I was diagnosed with stage 2B cervical cancer in March 2019 and started chemo-radiation and brachytherapy the following month.
Although I seemed to tolerate the treatment itself reasonably well, once the acute effects started to settle down, I began to be troubled by a range of what have turned out to be longer term problems. In May 2021, I was officially diagnosed as having 'late effects' of the treatment I received for cancer, and was told that I was living with PRD.
During and after my treatment, I really appreciated the support I received from my local Maggie's Centre in Cambridge, and also from Shine Cancer Support, a charity for people in their 20s, 30s, and 40s.
At Maggie's, it helped that the staff really understood the type of treatment I had and the side effects it could cause. I found it enormously reassuring to know that I wasn't imagining the pain and other symptoms I had started to develop some time after treatment.
Through Maggie's I heard about PRDA and I found their resources and peer-reviewed links to information about PRD extremely useful. I found the Patient Stories validating too - they confirmed that I wasn't 'imagining' things. I also found confidence in the knowledge that the people who related their stories had found a way of living with these issues.

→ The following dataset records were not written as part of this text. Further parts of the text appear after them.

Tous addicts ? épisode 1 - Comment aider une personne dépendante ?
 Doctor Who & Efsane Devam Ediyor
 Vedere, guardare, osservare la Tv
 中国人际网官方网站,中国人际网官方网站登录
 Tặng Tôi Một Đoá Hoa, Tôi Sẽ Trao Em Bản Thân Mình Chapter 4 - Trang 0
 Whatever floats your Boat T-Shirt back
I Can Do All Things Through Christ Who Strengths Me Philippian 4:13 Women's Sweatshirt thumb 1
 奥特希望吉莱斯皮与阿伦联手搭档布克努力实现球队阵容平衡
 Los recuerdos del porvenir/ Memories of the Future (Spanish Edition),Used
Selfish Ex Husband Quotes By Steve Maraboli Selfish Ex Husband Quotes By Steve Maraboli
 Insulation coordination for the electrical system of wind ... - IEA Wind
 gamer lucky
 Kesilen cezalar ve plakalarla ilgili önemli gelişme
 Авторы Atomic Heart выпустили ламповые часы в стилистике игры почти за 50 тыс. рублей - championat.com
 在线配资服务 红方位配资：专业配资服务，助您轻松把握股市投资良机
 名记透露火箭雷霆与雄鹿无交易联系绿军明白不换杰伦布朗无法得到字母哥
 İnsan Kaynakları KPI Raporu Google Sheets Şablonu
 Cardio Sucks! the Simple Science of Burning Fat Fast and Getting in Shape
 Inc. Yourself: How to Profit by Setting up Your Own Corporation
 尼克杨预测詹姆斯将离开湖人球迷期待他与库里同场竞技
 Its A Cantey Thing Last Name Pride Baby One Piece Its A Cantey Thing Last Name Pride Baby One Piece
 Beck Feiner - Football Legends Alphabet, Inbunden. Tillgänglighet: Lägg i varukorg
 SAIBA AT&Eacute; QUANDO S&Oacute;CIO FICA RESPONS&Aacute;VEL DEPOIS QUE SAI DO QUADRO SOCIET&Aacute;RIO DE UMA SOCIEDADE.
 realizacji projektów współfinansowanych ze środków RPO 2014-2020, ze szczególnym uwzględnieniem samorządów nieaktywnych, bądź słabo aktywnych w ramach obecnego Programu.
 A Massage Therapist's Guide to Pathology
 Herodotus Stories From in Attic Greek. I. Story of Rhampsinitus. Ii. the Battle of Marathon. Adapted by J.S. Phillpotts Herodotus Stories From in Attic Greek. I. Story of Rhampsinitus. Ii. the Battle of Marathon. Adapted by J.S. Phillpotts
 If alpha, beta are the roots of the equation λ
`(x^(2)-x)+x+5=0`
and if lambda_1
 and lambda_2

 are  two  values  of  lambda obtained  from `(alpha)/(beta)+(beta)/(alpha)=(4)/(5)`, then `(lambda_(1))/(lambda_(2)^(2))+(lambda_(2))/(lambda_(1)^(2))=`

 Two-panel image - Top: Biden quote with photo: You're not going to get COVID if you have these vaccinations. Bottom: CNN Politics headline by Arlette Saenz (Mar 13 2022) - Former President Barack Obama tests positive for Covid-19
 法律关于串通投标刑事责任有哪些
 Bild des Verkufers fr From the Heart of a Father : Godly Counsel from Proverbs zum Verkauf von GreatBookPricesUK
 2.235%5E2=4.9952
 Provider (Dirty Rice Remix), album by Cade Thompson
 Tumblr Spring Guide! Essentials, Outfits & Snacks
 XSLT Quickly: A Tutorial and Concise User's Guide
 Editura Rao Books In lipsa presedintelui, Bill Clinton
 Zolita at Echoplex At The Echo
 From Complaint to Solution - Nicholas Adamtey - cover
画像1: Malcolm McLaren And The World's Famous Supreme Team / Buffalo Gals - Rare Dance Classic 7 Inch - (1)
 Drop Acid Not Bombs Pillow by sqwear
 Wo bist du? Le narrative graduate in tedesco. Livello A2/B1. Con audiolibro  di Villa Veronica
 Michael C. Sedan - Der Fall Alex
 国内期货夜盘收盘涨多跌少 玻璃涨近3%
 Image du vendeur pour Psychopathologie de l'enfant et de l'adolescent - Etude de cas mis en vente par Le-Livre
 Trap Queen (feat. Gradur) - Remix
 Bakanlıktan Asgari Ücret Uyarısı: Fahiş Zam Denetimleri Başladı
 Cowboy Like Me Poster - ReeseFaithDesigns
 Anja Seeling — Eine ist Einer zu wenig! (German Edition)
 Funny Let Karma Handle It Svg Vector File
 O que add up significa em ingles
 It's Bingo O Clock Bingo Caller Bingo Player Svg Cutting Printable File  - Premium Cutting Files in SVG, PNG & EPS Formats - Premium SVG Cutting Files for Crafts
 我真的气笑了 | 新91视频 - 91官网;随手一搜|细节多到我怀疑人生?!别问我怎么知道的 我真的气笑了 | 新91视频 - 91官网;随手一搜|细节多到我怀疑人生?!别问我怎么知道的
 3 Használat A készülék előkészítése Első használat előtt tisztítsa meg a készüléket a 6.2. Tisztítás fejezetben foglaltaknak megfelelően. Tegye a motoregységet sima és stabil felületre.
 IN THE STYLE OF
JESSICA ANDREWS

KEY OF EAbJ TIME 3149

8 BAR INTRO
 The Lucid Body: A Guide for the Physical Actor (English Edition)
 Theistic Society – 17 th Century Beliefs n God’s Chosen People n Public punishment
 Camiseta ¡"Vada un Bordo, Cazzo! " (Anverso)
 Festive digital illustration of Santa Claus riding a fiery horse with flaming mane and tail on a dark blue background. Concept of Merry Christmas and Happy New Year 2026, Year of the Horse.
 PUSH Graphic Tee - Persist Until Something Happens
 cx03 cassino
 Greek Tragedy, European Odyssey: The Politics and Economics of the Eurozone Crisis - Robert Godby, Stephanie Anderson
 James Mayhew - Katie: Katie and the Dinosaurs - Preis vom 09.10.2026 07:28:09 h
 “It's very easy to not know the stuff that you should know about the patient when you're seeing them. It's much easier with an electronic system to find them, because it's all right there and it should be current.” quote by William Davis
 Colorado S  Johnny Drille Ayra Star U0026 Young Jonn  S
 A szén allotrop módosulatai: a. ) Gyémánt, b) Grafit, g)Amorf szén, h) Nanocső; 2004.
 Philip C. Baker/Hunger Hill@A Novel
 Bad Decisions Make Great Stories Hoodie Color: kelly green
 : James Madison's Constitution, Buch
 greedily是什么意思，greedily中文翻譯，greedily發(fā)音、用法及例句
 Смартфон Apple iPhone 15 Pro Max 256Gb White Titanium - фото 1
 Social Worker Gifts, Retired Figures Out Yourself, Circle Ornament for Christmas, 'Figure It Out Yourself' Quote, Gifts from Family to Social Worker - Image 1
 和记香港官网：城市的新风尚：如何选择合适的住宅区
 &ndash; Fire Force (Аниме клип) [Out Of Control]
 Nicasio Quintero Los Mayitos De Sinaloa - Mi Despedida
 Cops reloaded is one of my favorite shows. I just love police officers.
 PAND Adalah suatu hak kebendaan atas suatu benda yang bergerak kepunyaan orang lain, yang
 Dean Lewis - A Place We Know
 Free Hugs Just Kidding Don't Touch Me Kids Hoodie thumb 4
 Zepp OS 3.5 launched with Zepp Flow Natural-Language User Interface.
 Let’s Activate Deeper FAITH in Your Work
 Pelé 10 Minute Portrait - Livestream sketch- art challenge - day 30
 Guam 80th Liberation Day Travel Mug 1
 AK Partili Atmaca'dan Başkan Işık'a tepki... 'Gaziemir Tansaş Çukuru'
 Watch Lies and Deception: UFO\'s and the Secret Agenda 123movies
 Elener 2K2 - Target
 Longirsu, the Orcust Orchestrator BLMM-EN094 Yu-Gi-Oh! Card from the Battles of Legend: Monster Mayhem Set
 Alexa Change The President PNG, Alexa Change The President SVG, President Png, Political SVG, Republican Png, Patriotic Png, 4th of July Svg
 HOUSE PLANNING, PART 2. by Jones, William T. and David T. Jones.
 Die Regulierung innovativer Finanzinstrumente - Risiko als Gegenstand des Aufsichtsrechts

When the chance to volunteer with PRDA came up, I hoped that I might be able to give something back and be able to help others as a result of my own experiences. You don't want anyone else to go through what you have been through. I hope, by contributing, I might be able to help those that are experiencing PRD at least a bit.
PRDA is a small charity and I like the idea of helping a smaller, more specialised charity which doesn't get as much attention as the larger cancer support charities.
Through PRDA I think I might be able to make more of a direct contribution to those who need support.
One thing I noticed was that there is a lot more information and discussion about bowel and bladder issues after pelvic radiotherapy, which can be incredibly debilitating - but these are not my main symptoms. My main symptoms are lower back pain and leg pain which cause me mobility issues and debilitating fatigue, all of which come under the umbrella of PRD, but which seem to be less common and less well researched.
Through my volunteering with PRDA, I hope that I might be able to represent - and raise the profile of - some of these "other" PRD side effects and their impact.
Being part of the PRD volunteer programme - a small community of people who understand and appreciate the impact PRD can have on your life - means a lot to me. Being part of the PRDA Patient Advisory Group helps to give a bit more meaning to my experiences.
Sharing what I have found to have helped me along the way is rewarding, and also gives me a productive way of saying "thank you", at least in part, for all the support I have been given over the last few years.